Vous connaissez la matrice d’Eisenhower ? Oui, sans doute. Ce modèle, destiné aux managers, permet de classer les tâches en 4 catégories afin de savoir comment et quand les traiter.
Les modèles simples ont souvent beaucoup de succès car ils sont faciles à mémoriser. Pour autant, cette matrice est, selon moi, l’archétype du modèle à ne pas appliquer tel quel.
Voici tout d’abord la matrice telle qu’on la trouve dans les manuels et sur la toile. Que voit-on ? Un schéma qui représente 2 axes (l’importance et l’urgence) séparant 4 types de tâches :
A. Les importantes et urgentes
B. Les importantes et non urgentes
C. Les non importantes et urgentes
D. Les ni importantes ni urgentes
Que dit le modèle ?
- Le manager doit traiter en priorité les tâches A puis les tâches B.
- Les tâches C doivent être déléguées.
- Quant aux tâches D, le manager ne doit tout simplement pas s’en occuper. (Les manuels disent littérallement : tâches à éliminer).
L’utilisation de la matrice d’Eisenhower engendre 2 problèmes
A. La délégation dans l’urgence
Si je délègue des tâches urgentes (tâches C), je suis dans l’obligation – excusez la lapalissade – de déléguer dans l’urgence.
C’est en effet ce que beaucoup de managers font. Et pourtant, c’est contre-productif. Le processus de délégation comporte en effet quelques étapes qui prennent un peu de temps si l’on veut les traiter convenablement :
- Accueillir le collaborateur concerné
- Argumenter la nécessité de déléguer une tâche ou une mission
- Expliquer au salarié pourquoi il a été choisi pour cela
- Décrire la mission, ses enjeux et ses modes opératoires
- Désigner les ressources sur lesquelles il pourra s’appuyer
- Valider la capacité du salarié à gérer des situations critiques
- Prendre congé en témoignant de la confiance
Peut-on réellement faire tout cela quand on est pris par le temps ? Non, évidemment !
Les effets négatifs de la délégation dans l’urgence sont nombreux et parfois assez graves…

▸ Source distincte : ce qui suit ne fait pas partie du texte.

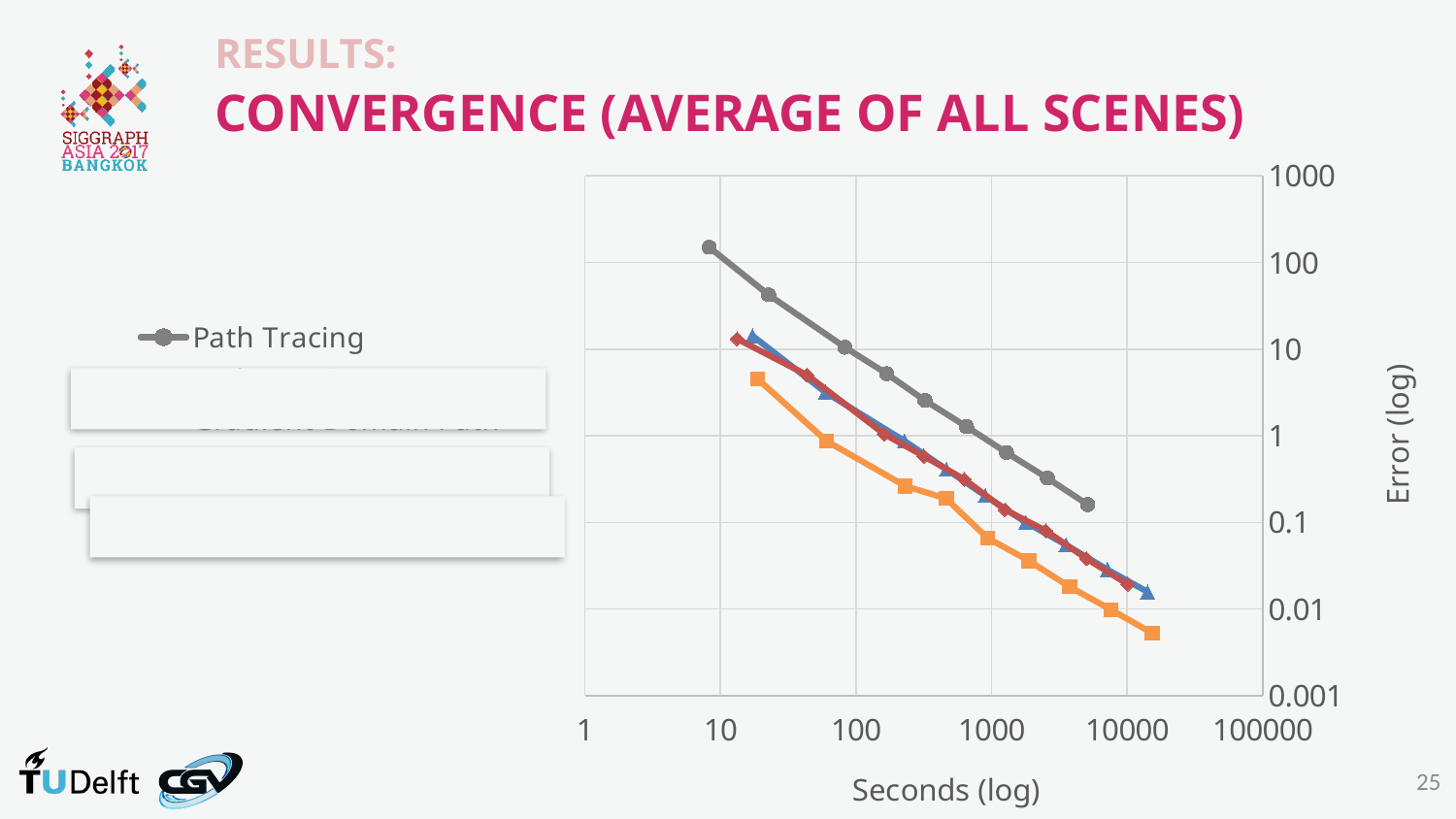
What is the title of the chart on the slide? CONVERGENCE (AVERAGE OF ALL SCENES) Which series has the highest error across the plotted time range? Path Tracing What is the label of the x axis? Seconds (log) What is the label of the y axis? Error (log) How many data points are plotted for Path Tracing? 9 Is the error of the first Path Tracing point greater or less than 10? greater Does the error for Path Tracing rise or fall as seconds increase? fall What kind of chart is shown on the slide? line chart Is the error of the last Path Tracing point greater or less than 1? less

- Le collaborateur va se démotiver car il ne pourra ressentir qu’une surcharge de travail
- Il ne va pas assimiler les enjeux, les délais et les objectifs attendus
- Il va dans de nombreux cas faire la tâche de façon approximative
- Le manager pourra alors être amené à faire des reproches et à croire qu’il vaut mieux tout faire soi-même
- Etc…
En synthèse : Si l’on ne s’occupe pas des tâches D, elles se transformeront un jour en tâches C (car elles deviendront urgentes) et l’on n’aura pas d’autre choix que de déléguer dans l’urgence. Déléguons donc les tâches D pendant qu’il est temps !
B. La confusion Importance / Complexité
On voit dans la matrice d’Eisenhower que les tâches non importantes (C et D) doivent être déléguées.
Que signifie le mot importance dans cette matrice ? Les manuels décrivent la tâche importante (A ou B) comme une tâche ayant un certain enjeu.
Mais cela signifie-t-il que cette tâche est complexe à réaliser ? A l’inverse, une tâche non importante (C ou D) est-elle forcément simple ?
Quelques autres questions, pour bien comprendre les notions d’importance et de complexité :
- Ne démotive-t-on pas un collaborateur en ne lui confiant que des tâches sans enjeu ?
- Ne peut-on pas exercer un contrôle rigoureux qui permettrait à un salarié compétent de prendre en charge des missions plus importantes – et souvent plus intéressantes ?
- N’est-il pas parfois plus simple d’effectuer soi-même certaines tâches non importantes, plutôt que passer un temps considérable à expliquer ce que l’on attend de son collaborateur (si la tâche est complexe) ?
- Les nouveaux paradigmes de l’entreprise (l’entreprise libérée, le bonheur au travail) nous amènent à donner des responsabilités croissantes à nos collaborateurs. Ne faut-il pas intégrer cette donnée dans la façon d’administrer les tâches et missions ?
Ces quelques questions n’ont pas de réponse toute faite. Il faut se les poser au cas le cas et, là encore, réfléchir avant d’appliquer la matrice d’Eisenhower.